EXTRACT PROVIDED
<<<<

TSSP: List Archives

From: Marco.Denicolai@tellabs.com
Date: Mon, 26 Jul 2004 13:20:56 +0300
Subject: RE: [TSSP] Bang energy vs. streamer length measurements

Hi Malcolm,

Thanks for your feedback. I was surprised I received only two answers 
(including your!). Maybe most of coilers were on vacation like me. To 
make sure, I reposted my original email. Let's see. If nobody is 
interested I might have to rethink something.

I have also an high speed B/W camera (5000 fps) ordered and possibly 
coming from Ukraina...

Best Regards

> -----Original Message-----
> From: m.j.watts@massey.ac.nz [mailto:m.j.watts@massey.ac.nz]
> Sent: 25. heinäkuuta 2004 03:38
> To: tssp@abelian.demon.co.uk
> Subject: Re: [TSSP] Bang energy vs. streamer length measurements
> 
> 
> Hi Marco,
>           Thanks for an interesting and infornmative set of 
> measurements. Apologies for not commenting before now (overwhelmed by 
> too many things). I do have a couple of comments to make which may or 
> may not be useful. You wrote:
> 
> >Several trials have indicated that 20 seconds between two bang
> >sequences is sufficient to ensure statistical independence. On the
> >other end, it has been easy to notice measurement correlation for a
> >delay of 5 - 10 seconds.

>>>>

The mailing-list message above quotes a claim about spacing bang sequences. Why is 20 seconds between two sequences considered enough, and what was seen with shorter delays?

GIVEN RECORDS
<<<<

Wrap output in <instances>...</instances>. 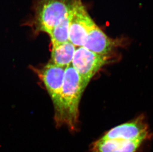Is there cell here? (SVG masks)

>>>>
<<<<

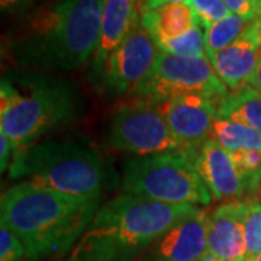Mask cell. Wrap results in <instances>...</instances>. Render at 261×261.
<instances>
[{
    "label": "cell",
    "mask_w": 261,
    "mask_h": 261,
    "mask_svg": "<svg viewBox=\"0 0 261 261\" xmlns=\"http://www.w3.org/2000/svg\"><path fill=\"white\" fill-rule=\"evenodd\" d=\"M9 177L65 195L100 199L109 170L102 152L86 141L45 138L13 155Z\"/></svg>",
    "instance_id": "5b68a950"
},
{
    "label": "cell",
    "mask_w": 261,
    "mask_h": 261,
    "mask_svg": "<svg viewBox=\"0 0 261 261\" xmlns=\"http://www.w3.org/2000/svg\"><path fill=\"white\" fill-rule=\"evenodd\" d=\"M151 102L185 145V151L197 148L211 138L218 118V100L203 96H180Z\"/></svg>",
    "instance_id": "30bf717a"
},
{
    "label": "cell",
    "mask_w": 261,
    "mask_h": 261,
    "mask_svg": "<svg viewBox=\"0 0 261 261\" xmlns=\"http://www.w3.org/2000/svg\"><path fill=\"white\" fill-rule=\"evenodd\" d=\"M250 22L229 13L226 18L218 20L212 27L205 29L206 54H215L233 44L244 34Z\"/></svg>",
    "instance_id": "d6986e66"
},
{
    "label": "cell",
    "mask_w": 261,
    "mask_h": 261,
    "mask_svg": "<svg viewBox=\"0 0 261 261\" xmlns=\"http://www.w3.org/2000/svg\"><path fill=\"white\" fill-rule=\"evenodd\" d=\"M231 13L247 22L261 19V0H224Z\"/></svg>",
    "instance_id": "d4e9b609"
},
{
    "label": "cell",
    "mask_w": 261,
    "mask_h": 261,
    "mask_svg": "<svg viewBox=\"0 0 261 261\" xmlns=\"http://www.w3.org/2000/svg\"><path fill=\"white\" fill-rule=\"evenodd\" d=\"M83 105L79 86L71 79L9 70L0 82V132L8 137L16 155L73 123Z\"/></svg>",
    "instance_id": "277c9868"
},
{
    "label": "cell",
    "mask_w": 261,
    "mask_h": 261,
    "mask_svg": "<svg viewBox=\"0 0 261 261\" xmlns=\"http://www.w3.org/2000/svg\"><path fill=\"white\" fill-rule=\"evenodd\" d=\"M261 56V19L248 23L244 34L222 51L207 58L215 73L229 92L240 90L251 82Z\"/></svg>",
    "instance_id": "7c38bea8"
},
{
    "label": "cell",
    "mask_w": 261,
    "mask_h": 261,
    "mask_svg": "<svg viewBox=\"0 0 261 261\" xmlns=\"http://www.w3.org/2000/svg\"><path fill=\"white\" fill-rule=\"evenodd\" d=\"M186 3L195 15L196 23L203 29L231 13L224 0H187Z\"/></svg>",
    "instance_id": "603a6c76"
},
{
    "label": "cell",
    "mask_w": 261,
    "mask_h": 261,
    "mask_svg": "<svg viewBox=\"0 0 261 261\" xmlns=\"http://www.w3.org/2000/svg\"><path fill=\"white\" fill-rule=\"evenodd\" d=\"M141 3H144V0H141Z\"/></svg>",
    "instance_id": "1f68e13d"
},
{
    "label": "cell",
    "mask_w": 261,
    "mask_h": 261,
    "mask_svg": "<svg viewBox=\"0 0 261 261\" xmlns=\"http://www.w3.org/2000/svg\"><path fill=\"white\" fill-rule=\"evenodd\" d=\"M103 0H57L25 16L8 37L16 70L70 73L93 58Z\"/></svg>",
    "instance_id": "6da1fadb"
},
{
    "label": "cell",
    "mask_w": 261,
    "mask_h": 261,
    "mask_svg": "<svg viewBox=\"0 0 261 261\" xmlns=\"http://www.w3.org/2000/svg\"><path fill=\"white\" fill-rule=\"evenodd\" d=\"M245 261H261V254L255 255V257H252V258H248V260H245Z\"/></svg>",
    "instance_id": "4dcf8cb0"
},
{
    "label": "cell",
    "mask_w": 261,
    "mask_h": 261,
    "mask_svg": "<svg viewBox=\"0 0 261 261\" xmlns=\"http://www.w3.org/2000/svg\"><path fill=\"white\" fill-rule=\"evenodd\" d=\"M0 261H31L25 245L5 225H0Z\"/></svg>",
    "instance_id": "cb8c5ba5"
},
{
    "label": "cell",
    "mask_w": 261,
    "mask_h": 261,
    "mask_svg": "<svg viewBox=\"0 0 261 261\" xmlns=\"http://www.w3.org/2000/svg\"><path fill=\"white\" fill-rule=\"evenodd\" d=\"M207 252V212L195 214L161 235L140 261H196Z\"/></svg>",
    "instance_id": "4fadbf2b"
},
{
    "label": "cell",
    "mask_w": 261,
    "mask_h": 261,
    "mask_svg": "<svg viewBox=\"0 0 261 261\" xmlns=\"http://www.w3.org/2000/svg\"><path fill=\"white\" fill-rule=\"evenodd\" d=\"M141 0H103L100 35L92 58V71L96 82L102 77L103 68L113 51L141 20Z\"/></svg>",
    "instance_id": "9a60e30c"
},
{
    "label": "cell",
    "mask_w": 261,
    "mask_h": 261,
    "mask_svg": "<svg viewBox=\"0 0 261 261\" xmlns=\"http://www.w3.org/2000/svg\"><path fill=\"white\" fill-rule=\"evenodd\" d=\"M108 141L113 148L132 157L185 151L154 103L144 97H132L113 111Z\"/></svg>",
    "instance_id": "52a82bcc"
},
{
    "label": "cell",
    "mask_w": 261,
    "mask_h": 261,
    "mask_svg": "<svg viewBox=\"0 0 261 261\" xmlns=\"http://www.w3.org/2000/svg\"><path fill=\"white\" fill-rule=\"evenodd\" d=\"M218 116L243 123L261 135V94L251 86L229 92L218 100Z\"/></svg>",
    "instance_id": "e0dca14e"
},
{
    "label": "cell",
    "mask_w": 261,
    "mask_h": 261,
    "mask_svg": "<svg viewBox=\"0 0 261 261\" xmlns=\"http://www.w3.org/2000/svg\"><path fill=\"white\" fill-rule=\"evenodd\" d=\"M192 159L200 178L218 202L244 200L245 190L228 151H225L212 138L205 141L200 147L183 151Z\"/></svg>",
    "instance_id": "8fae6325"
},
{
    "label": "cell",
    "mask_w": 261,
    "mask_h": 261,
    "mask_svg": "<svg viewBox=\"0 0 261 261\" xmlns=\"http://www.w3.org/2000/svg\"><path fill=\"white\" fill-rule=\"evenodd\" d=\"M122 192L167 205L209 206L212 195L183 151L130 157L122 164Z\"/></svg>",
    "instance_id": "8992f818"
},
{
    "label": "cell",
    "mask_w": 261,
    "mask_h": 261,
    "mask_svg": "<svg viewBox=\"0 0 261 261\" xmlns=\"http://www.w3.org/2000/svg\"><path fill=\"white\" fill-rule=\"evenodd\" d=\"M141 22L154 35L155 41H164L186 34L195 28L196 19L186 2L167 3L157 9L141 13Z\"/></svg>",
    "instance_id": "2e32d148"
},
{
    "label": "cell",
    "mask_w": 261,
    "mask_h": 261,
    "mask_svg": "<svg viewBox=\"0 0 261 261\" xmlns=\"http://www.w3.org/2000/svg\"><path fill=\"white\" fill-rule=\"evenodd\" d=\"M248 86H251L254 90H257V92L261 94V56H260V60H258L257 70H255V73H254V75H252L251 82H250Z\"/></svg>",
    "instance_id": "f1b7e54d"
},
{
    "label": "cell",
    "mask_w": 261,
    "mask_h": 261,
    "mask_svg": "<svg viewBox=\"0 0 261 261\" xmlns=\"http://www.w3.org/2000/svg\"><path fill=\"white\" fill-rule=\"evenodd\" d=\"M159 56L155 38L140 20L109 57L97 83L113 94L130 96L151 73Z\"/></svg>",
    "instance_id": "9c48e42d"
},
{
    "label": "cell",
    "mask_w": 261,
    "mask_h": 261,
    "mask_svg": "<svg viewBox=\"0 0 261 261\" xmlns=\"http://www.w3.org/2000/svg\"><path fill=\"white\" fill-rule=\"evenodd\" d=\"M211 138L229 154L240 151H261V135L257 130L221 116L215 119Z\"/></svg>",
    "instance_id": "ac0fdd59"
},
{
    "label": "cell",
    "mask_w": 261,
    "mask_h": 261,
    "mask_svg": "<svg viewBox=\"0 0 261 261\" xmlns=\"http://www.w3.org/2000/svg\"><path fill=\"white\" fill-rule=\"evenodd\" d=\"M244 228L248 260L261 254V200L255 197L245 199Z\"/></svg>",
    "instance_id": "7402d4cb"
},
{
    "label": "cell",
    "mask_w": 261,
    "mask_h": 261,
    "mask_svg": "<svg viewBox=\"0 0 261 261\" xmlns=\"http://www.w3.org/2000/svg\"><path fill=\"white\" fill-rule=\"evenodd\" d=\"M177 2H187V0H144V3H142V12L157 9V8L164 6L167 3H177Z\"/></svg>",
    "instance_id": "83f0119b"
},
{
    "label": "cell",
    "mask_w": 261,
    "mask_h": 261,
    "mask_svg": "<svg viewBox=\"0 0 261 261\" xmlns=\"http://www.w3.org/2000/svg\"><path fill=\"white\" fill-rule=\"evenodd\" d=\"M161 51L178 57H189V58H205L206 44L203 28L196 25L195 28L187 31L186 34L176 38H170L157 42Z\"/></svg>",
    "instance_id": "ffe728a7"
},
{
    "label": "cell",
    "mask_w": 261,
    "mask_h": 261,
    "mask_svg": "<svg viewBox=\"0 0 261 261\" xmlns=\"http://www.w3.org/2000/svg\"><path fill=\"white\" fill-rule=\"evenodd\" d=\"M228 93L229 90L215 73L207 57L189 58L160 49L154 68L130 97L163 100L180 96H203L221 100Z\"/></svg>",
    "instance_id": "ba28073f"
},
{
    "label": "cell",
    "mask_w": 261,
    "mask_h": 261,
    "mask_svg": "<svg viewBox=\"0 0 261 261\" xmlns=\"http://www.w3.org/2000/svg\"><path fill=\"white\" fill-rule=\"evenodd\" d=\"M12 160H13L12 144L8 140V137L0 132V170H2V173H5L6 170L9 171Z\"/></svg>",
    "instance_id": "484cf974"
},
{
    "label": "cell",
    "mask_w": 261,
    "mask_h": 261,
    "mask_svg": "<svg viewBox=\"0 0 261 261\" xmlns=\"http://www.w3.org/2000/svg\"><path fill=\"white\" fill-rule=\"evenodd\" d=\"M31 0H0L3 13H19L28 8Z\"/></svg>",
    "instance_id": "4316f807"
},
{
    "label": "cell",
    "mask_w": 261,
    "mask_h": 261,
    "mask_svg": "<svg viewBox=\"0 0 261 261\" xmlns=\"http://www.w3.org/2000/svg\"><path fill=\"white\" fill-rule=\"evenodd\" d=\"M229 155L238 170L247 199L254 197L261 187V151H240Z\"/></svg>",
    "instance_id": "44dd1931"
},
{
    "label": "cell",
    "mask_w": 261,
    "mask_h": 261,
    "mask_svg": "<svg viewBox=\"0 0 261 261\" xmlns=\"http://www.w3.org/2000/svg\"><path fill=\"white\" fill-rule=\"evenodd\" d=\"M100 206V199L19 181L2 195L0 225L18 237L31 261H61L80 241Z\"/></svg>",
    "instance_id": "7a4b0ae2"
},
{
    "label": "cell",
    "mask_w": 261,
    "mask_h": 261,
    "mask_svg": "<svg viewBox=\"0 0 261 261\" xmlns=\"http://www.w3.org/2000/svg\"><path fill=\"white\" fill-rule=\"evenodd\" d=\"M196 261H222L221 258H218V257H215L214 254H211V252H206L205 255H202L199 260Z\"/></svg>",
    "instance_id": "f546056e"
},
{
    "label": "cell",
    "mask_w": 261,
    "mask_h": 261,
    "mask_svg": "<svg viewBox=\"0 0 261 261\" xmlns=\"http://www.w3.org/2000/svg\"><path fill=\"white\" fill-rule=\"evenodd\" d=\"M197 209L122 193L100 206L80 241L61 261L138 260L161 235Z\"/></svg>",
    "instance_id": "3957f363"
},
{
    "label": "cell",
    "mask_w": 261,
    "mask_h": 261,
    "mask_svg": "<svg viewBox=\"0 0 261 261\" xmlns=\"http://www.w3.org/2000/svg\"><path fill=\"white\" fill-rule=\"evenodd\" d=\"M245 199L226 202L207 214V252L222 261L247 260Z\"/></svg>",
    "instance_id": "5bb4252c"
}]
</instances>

>>>>
<<<<

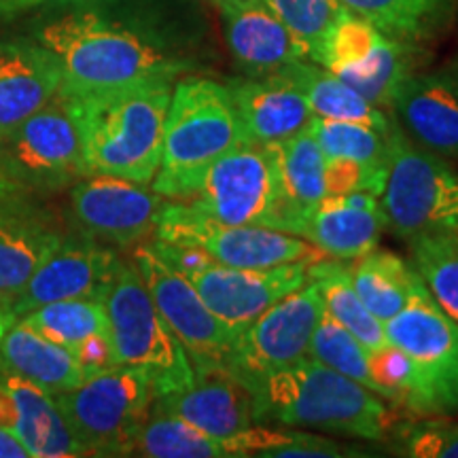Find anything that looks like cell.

>>>>

RESULT
Several trials indicated that 20 seconds between two bang sequences is sufficient to ensure statistical independence. With a delay of 5 to 10 seconds, correlation between measurements was easy to notice.